■ **Task to carry out**: Search the records for the string "name", then copy each line where it appears.
::: Data to process :::
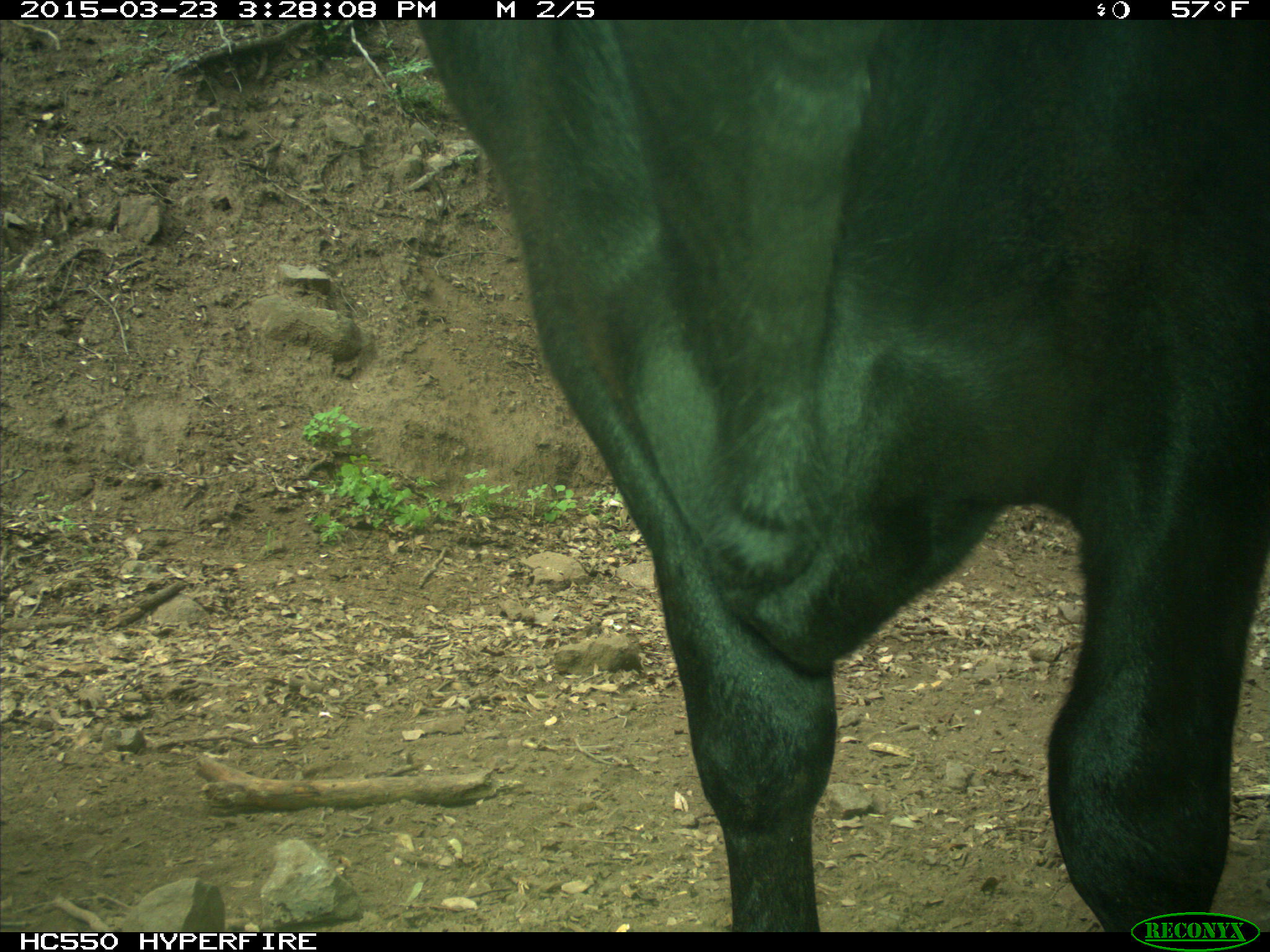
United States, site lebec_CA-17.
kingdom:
:::
::: Data to process :::
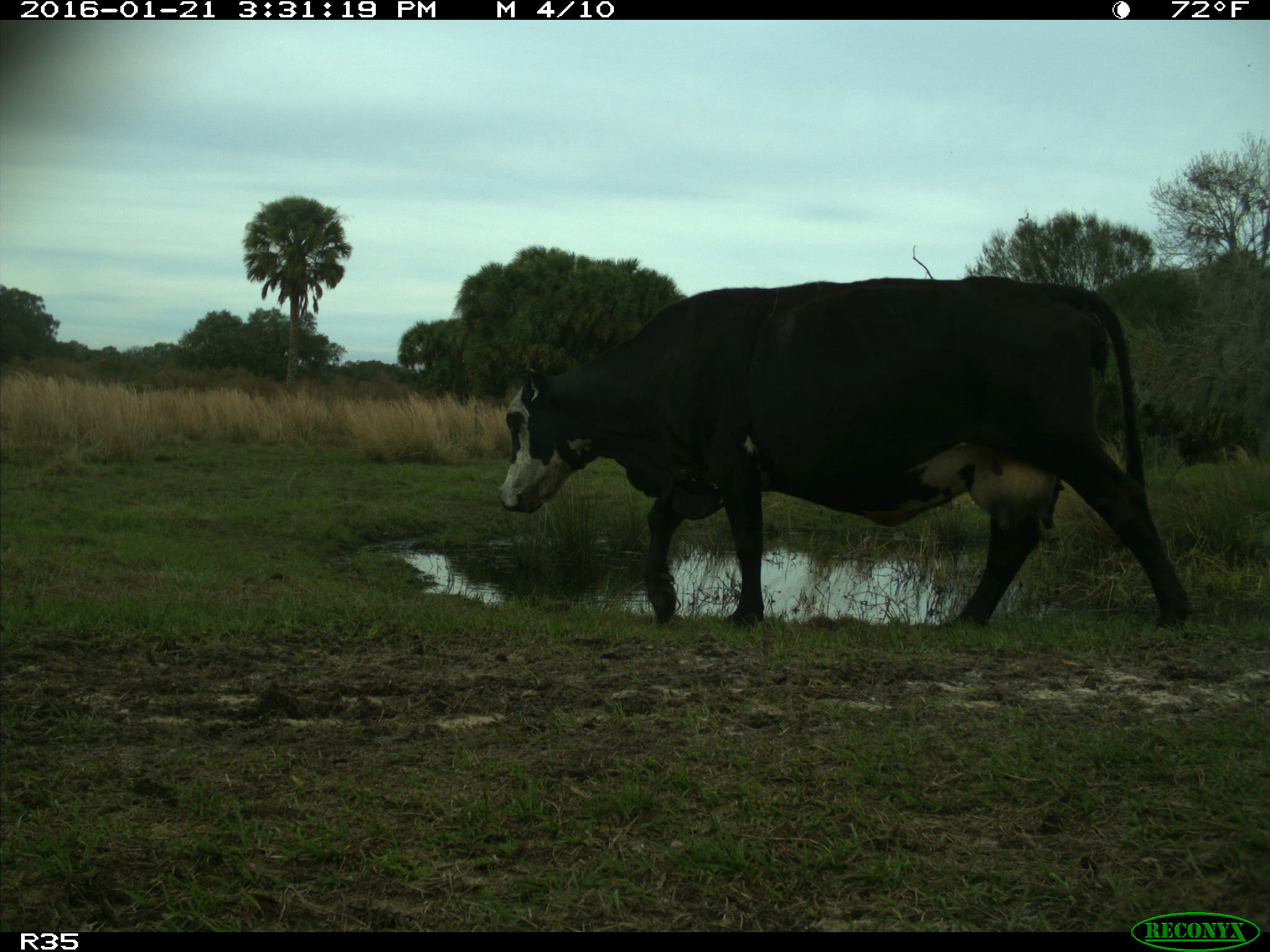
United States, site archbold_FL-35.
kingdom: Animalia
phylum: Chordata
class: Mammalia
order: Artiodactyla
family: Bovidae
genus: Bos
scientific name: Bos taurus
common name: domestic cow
:::
::: Data to process :::
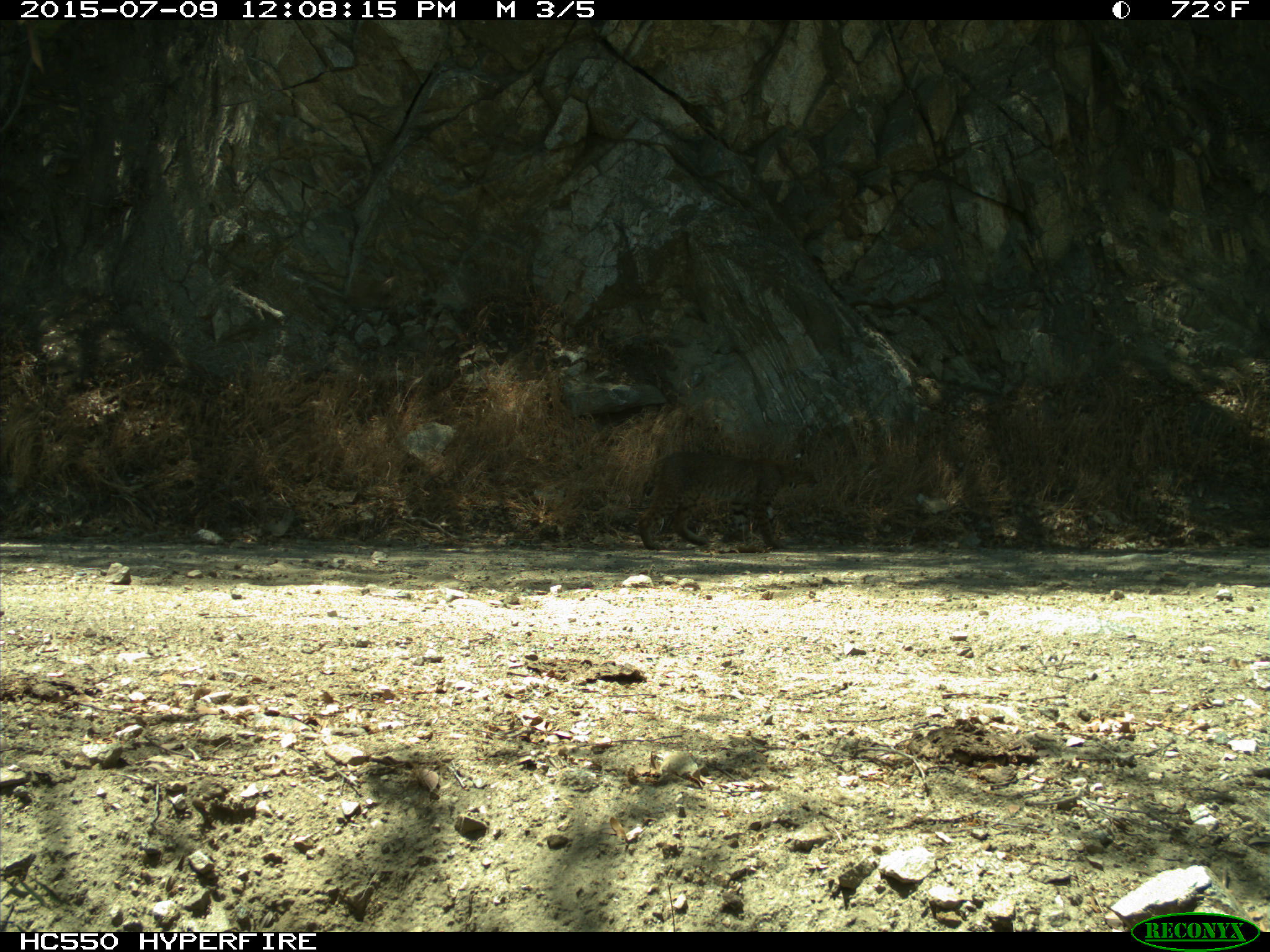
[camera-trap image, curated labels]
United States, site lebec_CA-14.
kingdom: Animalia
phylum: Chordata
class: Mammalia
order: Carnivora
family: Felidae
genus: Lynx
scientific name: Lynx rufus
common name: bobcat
:::
■ **Response area**:
scientific name: Bos taurus
common name: domestic cow
scientific name: Lynx rufus
common name: bobcat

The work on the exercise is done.